Since the release of the 2016 Sepsis Guidelines, several authors have opposed dogmatic adherence to a flat 30 mL/kg of fluids within the first three hours.11,29-34 They suggest a more individualized and situational approach. Self et al have proposed that a shift toward a more restrictive fluid strategy in septic shock may even parallel the paradigm change toward damage control resuscitation in the treatment of hemorrhagic shock.27 Their multicenter, unblinded, randomized study comparing liberal vs. restrictive approaches to intravenous fluid resuscitation in the first 24 hours of septic shock management for US adults (the Crystalloid Liberal or Vasopressor Early Resuscitation in Sepsis [CLOVERS] trial) is currently underway27 and much anticipated.
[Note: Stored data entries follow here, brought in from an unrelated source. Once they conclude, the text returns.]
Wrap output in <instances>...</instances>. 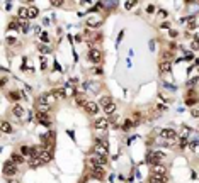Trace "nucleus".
<instances>
[{
	"instance_id": "nucleus-1",
	"label": "nucleus",
	"mask_w": 199,
	"mask_h": 183,
	"mask_svg": "<svg viewBox=\"0 0 199 183\" xmlns=\"http://www.w3.org/2000/svg\"><path fill=\"white\" fill-rule=\"evenodd\" d=\"M162 158H164V153H158V151H150L148 154H146V161L153 164V166H157V164H162Z\"/></svg>"
},
{
	"instance_id": "nucleus-2",
	"label": "nucleus",
	"mask_w": 199,
	"mask_h": 183,
	"mask_svg": "<svg viewBox=\"0 0 199 183\" xmlns=\"http://www.w3.org/2000/svg\"><path fill=\"white\" fill-rule=\"evenodd\" d=\"M89 61L90 63H94V65H99V63H102V53L99 51V49H94V47H90L89 51Z\"/></svg>"
},
{
	"instance_id": "nucleus-3",
	"label": "nucleus",
	"mask_w": 199,
	"mask_h": 183,
	"mask_svg": "<svg viewBox=\"0 0 199 183\" xmlns=\"http://www.w3.org/2000/svg\"><path fill=\"white\" fill-rule=\"evenodd\" d=\"M17 173V164L12 161H7L5 164H4V175L9 176V178H12V176Z\"/></svg>"
},
{
	"instance_id": "nucleus-4",
	"label": "nucleus",
	"mask_w": 199,
	"mask_h": 183,
	"mask_svg": "<svg viewBox=\"0 0 199 183\" xmlns=\"http://www.w3.org/2000/svg\"><path fill=\"white\" fill-rule=\"evenodd\" d=\"M90 175H92L94 180H104L106 171H104L102 166H92V168H90Z\"/></svg>"
},
{
	"instance_id": "nucleus-5",
	"label": "nucleus",
	"mask_w": 199,
	"mask_h": 183,
	"mask_svg": "<svg viewBox=\"0 0 199 183\" xmlns=\"http://www.w3.org/2000/svg\"><path fill=\"white\" fill-rule=\"evenodd\" d=\"M89 161H90V164H92V166H104V164L107 163V158L99 156V154H92Z\"/></svg>"
},
{
	"instance_id": "nucleus-6",
	"label": "nucleus",
	"mask_w": 199,
	"mask_h": 183,
	"mask_svg": "<svg viewBox=\"0 0 199 183\" xmlns=\"http://www.w3.org/2000/svg\"><path fill=\"white\" fill-rule=\"evenodd\" d=\"M94 154H99V156H104V158H107V146L102 144V142H96V146H94Z\"/></svg>"
},
{
	"instance_id": "nucleus-7",
	"label": "nucleus",
	"mask_w": 199,
	"mask_h": 183,
	"mask_svg": "<svg viewBox=\"0 0 199 183\" xmlns=\"http://www.w3.org/2000/svg\"><path fill=\"white\" fill-rule=\"evenodd\" d=\"M39 159L43 163H49L53 159V149H41V153H39Z\"/></svg>"
},
{
	"instance_id": "nucleus-8",
	"label": "nucleus",
	"mask_w": 199,
	"mask_h": 183,
	"mask_svg": "<svg viewBox=\"0 0 199 183\" xmlns=\"http://www.w3.org/2000/svg\"><path fill=\"white\" fill-rule=\"evenodd\" d=\"M169 176L167 175H150L148 176V183H167Z\"/></svg>"
},
{
	"instance_id": "nucleus-9",
	"label": "nucleus",
	"mask_w": 199,
	"mask_h": 183,
	"mask_svg": "<svg viewBox=\"0 0 199 183\" xmlns=\"http://www.w3.org/2000/svg\"><path fill=\"white\" fill-rule=\"evenodd\" d=\"M160 137L162 139H175L177 137V132L174 129H162L160 131Z\"/></svg>"
},
{
	"instance_id": "nucleus-10",
	"label": "nucleus",
	"mask_w": 199,
	"mask_h": 183,
	"mask_svg": "<svg viewBox=\"0 0 199 183\" xmlns=\"http://www.w3.org/2000/svg\"><path fill=\"white\" fill-rule=\"evenodd\" d=\"M83 108H85L90 115H96L97 112H99V103H96V102H87Z\"/></svg>"
},
{
	"instance_id": "nucleus-11",
	"label": "nucleus",
	"mask_w": 199,
	"mask_h": 183,
	"mask_svg": "<svg viewBox=\"0 0 199 183\" xmlns=\"http://www.w3.org/2000/svg\"><path fill=\"white\" fill-rule=\"evenodd\" d=\"M36 119L41 122V124H44L46 127H49V126H51L49 117H48V114H46V112H36Z\"/></svg>"
},
{
	"instance_id": "nucleus-12",
	"label": "nucleus",
	"mask_w": 199,
	"mask_h": 183,
	"mask_svg": "<svg viewBox=\"0 0 199 183\" xmlns=\"http://www.w3.org/2000/svg\"><path fill=\"white\" fill-rule=\"evenodd\" d=\"M107 126H109V121H107L106 117L96 119V122H94V127H96V129H106Z\"/></svg>"
},
{
	"instance_id": "nucleus-13",
	"label": "nucleus",
	"mask_w": 199,
	"mask_h": 183,
	"mask_svg": "<svg viewBox=\"0 0 199 183\" xmlns=\"http://www.w3.org/2000/svg\"><path fill=\"white\" fill-rule=\"evenodd\" d=\"M49 95H51L53 98H67V92L62 90V88H53Z\"/></svg>"
},
{
	"instance_id": "nucleus-14",
	"label": "nucleus",
	"mask_w": 199,
	"mask_h": 183,
	"mask_svg": "<svg viewBox=\"0 0 199 183\" xmlns=\"http://www.w3.org/2000/svg\"><path fill=\"white\" fill-rule=\"evenodd\" d=\"M151 175H167V168L164 164H157L151 168Z\"/></svg>"
},
{
	"instance_id": "nucleus-15",
	"label": "nucleus",
	"mask_w": 199,
	"mask_h": 183,
	"mask_svg": "<svg viewBox=\"0 0 199 183\" xmlns=\"http://www.w3.org/2000/svg\"><path fill=\"white\" fill-rule=\"evenodd\" d=\"M170 70H172L170 61H160V71L162 73H170Z\"/></svg>"
},
{
	"instance_id": "nucleus-16",
	"label": "nucleus",
	"mask_w": 199,
	"mask_h": 183,
	"mask_svg": "<svg viewBox=\"0 0 199 183\" xmlns=\"http://www.w3.org/2000/svg\"><path fill=\"white\" fill-rule=\"evenodd\" d=\"M0 129H2V132H4V134H10V132L14 131V129H12V126H10V124H9L7 121H4V122H2Z\"/></svg>"
},
{
	"instance_id": "nucleus-17",
	"label": "nucleus",
	"mask_w": 199,
	"mask_h": 183,
	"mask_svg": "<svg viewBox=\"0 0 199 183\" xmlns=\"http://www.w3.org/2000/svg\"><path fill=\"white\" fill-rule=\"evenodd\" d=\"M10 161L15 163V164H22V163H24V156H22V154H17V153H14V154L10 156Z\"/></svg>"
},
{
	"instance_id": "nucleus-18",
	"label": "nucleus",
	"mask_w": 199,
	"mask_h": 183,
	"mask_svg": "<svg viewBox=\"0 0 199 183\" xmlns=\"http://www.w3.org/2000/svg\"><path fill=\"white\" fill-rule=\"evenodd\" d=\"M38 14H39V10H38V7H29L27 9V19H34V17H38Z\"/></svg>"
},
{
	"instance_id": "nucleus-19",
	"label": "nucleus",
	"mask_w": 199,
	"mask_h": 183,
	"mask_svg": "<svg viewBox=\"0 0 199 183\" xmlns=\"http://www.w3.org/2000/svg\"><path fill=\"white\" fill-rule=\"evenodd\" d=\"M87 24H89V26H101V24H102V19H101V17H89V19H87Z\"/></svg>"
},
{
	"instance_id": "nucleus-20",
	"label": "nucleus",
	"mask_w": 199,
	"mask_h": 183,
	"mask_svg": "<svg viewBox=\"0 0 199 183\" xmlns=\"http://www.w3.org/2000/svg\"><path fill=\"white\" fill-rule=\"evenodd\" d=\"M41 164H44V163H43L39 158H31V161H29V166H31V168H39Z\"/></svg>"
},
{
	"instance_id": "nucleus-21",
	"label": "nucleus",
	"mask_w": 199,
	"mask_h": 183,
	"mask_svg": "<svg viewBox=\"0 0 199 183\" xmlns=\"http://www.w3.org/2000/svg\"><path fill=\"white\" fill-rule=\"evenodd\" d=\"M89 100H85V95H77L75 97V103L77 105H80V107H85V103Z\"/></svg>"
},
{
	"instance_id": "nucleus-22",
	"label": "nucleus",
	"mask_w": 199,
	"mask_h": 183,
	"mask_svg": "<svg viewBox=\"0 0 199 183\" xmlns=\"http://www.w3.org/2000/svg\"><path fill=\"white\" fill-rule=\"evenodd\" d=\"M12 112H14L15 117H22V115H24V108H22L21 105H14V107H12Z\"/></svg>"
},
{
	"instance_id": "nucleus-23",
	"label": "nucleus",
	"mask_w": 199,
	"mask_h": 183,
	"mask_svg": "<svg viewBox=\"0 0 199 183\" xmlns=\"http://www.w3.org/2000/svg\"><path fill=\"white\" fill-rule=\"evenodd\" d=\"M9 100L10 102H17V100H21V93H17V92H9Z\"/></svg>"
},
{
	"instance_id": "nucleus-24",
	"label": "nucleus",
	"mask_w": 199,
	"mask_h": 183,
	"mask_svg": "<svg viewBox=\"0 0 199 183\" xmlns=\"http://www.w3.org/2000/svg\"><path fill=\"white\" fill-rule=\"evenodd\" d=\"M104 112L107 115H112L114 112H116V103H111V105H107V107H104Z\"/></svg>"
},
{
	"instance_id": "nucleus-25",
	"label": "nucleus",
	"mask_w": 199,
	"mask_h": 183,
	"mask_svg": "<svg viewBox=\"0 0 199 183\" xmlns=\"http://www.w3.org/2000/svg\"><path fill=\"white\" fill-rule=\"evenodd\" d=\"M21 154L22 156H33V148H29V146H22V148H21Z\"/></svg>"
},
{
	"instance_id": "nucleus-26",
	"label": "nucleus",
	"mask_w": 199,
	"mask_h": 183,
	"mask_svg": "<svg viewBox=\"0 0 199 183\" xmlns=\"http://www.w3.org/2000/svg\"><path fill=\"white\" fill-rule=\"evenodd\" d=\"M111 103H112V100H111L109 97H102V98H101V105H102V107H107Z\"/></svg>"
},
{
	"instance_id": "nucleus-27",
	"label": "nucleus",
	"mask_w": 199,
	"mask_h": 183,
	"mask_svg": "<svg viewBox=\"0 0 199 183\" xmlns=\"http://www.w3.org/2000/svg\"><path fill=\"white\" fill-rule=\"evenodd\" d=\"M19 17H21V20L27 17V9H26V7H21V9H19Z\"/></svg>"
},
{
	"instance_id": "nucleus-28",
	"label": "nucleus",
	"mask_w": 199,
	"mask_h": 183,
	"mask_svg": "<svg viewBox=\"0 0 199 183\" xmlns=\"http://www.w3.org/2000/svg\"><path fill=\"white\" fill-rule=\"evenodd\" d=\"M135 5H136V2H135V0H126V2H124V7H126L128 10H131Z\"/></svg>"
},
{
	"instance_id": "nucleus-29",
	"label": "nucleus",
	"mask_w": 199,
	"mask_h": 183,
	"mask_svg": "<svg viewBox=\"0 0 199 183\" xmlns=\"http://www.w3.org/2000/svg\"><path fill=\"white\" fill-rule=\"evenodd\" d=\"M39 51H41V53H49V51H51V47L46 46V44H39Z\"/></svg>"
},
{
	"instance_id": "nucleus-30",
	"label": "nucleus",
	"mask_w": 199,
	"mask_h": 183,
	"mask_svg": "<svg viewBox=\"0 0 199 183\" xmlns=\"http://www.w3.org/2000/svg\"><path fill=\"white\" fill-rule=\"evenodd\" d=\"M131 127H133V121H126V122L123 124V129H124V131H130Z\"/></svg>"
},
{
	"instance_id": "nucleus-31",
	"label": "nucleus",
	"mask_w": 199,
	"mask_h": 183,
	"mask_svg": "<svg viewBox=\"0 0 199 183\" xmlns=\"http://www.w3.org/2000/svg\"><path fill=\"white\" fill-rule=\"evenodd\" d=\"M62 4H65L63 0H51V5H55V7H60Z\"/></svg>"
},
{
	"instance_id": "nucleus-32",
	"label": "nucleus",
	"mask_w": 199,
	"mask_h": 183,
	"mask_svg": "<svg viewBox=\"0 0 199 183\" xmlns=\"http://www.w3.org/2000/svg\"><path fill=\"white\" fill-rule=\"evenodd\" d=\"M9 29H17V20L10 22V24H9Z\"/></svg>"
},
{
	"instance_id": "nucleus-33",
	"label": "nucleus",
	"mask_w": 199,
	"mask_h": 183,
	"mask_svg": "<svg viewBox=\"0 0 199 183\" xmlns=\"http://www.w3.org/2000/svg\"><path fill=\"white\" fill-rule=\"evenodd\" d=\"M192 117H199V108H192Z\"/></svg>"
},
{
	"instance_id": "nucleus-34",
	"label": "nucleus",
	"mask_w": 199,
	"mask_h": 183,
	"mask_svg": "<svg viewBox=\"0 0 199 183\" xmlns=\"http://www.w3.org/2000/svg\"><path fill=\"white\" fill-rule=\"evenodd\" d=\"M192 49H194V51L199 49V42H198V41H194V42H192Z\"/></svg>"
},
{
	"instance_id": "nucleus-35",
	"label": "nucleus",
	"mask_w": 199,
	"mask_h": 183,
	"mask_svg": "<svg viewBox=\"0 0 199 183\" xmlns=\"http://www.w3.org/2000/svg\"><path fill=\"white\" fill-rule=\"evenodd\" d=\"M41 68H43V70L46 68V58H41Z\"/></svg>"
},
{
	"instance_id": "nucleus-36",
	"label": "nucleus",
	"mask_w": 199,
	"mask_h": 183,
	"mask_svg": "<svg viewBox=\"0 0 199 183\" xmlns=\"http://www.w3.org/2000/svg\"><path fill=\"white\" fill-rule=\"evenodd\" d=\"M158 15L164 19V17H167V12H165V10H160V12H158Z\"/></svg>"
},
{
	"instance_id": "nucleus-37",
	"label": "nucleus",
	"mask_w": 199,
	"mask_h": 183,
	"mask_svg": "<svg viewBox=\"0 0 199 183\" xmlns=\"http://www.w3.org/2000/svg\"><path fill=\"white\" fill-rule=\"evenodd\" d=\"M7 183H19V180H14V178H10V180H7Z\"/></svg>"
},
{
	"instance_id": "nucleus-38",
	"label": "nucleus",
	"mask_w": 199,
	"mask_h": 183,
	"mask_svg": "<svg viewBox=\"0 0 199 183\" xmlns=\"http://www.w3.org/2000/svg\"><path fill=\"white\" fill-rule=\"evenodd\" d=\"M146 10H148V12H153V10H155V7H153V5H148V9H146Z\"/></svg>"
},
{
	"instance_id": "nucleus-39",
	"label": "nucleus",
	"mask_w": 199,
	"mask_h": 183,
	"mask_svg": "<svg viewBox=\"0 0 199 183\" xmlns=\"http://www.w3.org/2000/svg\"><path fill=\"white\" fill-rule=\"evenodd\" d=\"M177 36V31H170V37H175Z\"/></svg>"
}]
</instances>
In July 2021, the American College of Emergency Physicians (ACEP) released a consensus-based task force report that explicitly states, “we do not support a prespecified volume or body mass-adjusted volume of fluid for all patients” for sepsis-induced hypotension.12 Of note, along with these recommendations, ACEP also supported the use of balanced crystalloid solutions (Ringer’s solution or Plasmalyte) over normal saline in the interest of reducing hyperchloremic metabolic acidosis and impaired renal performance, particularly when more than 1 L is used.12

Just a few months later, in October 2021, the Surviving Sepsis Campaign subsequently downgraded its endorsement of a 30 mL/kg bolus from “strong” to “weak.”35 Among other key revisions, they also altered the verbiage from “recommend” to “suggest” and placed a greater emphasis on the pitfalls of excessive fluid resuscitation, including prolonged ventilation, acute kidney injury, and increased mortality.35


Fluid overload has been associated with increased post-operative complications and can be detrimental to multiple organ systems, with consequences including poor gas exchange, impaired renal function,13 and slower wound healing.13,20

Given that no ideal fluid exists, recent literature has suggested that physicians should treat crystalloids like any other prescribed drug.18 Some suggest that antibiotic selection might serve as a model.11,16 This framework involves considering the “4 D’s”:

  • Drug – consider the side effects of fluids (i.e., hyperchloremic metabolic acidosis) along with their benefits; the patient’s underlying conditions (i.e., kidney disease, heart failure, cirrhosis); the specific use of the fluid (i.e., resuscitation, replacement, maintenance); and the type of fluid that would best suit the patient’s needs.16
  • Dosing – consider both the timing and the speed of fluid administration relative to the illness course along with the parameters you might use to monitor the patient’s response.16
  • Duration – while the triggers to start fluid therapies are often clear, the triggers to stop them are often less evident. Emergency physicians, especially those in critical care, may benefit from establishing clear goals for fluid tapering.16
  • De-escalation – the final step is knowing when to withdraw fluids when resuscitation is no longer required.16

Hopefully, the framework above along with a review of the handful of conditions mentioned in this article can help emergency physicians to think more deliberately about resuscitative strategies. Sometimes it’s all too easy to check that box for fluids and risk rubbing salt into wounds.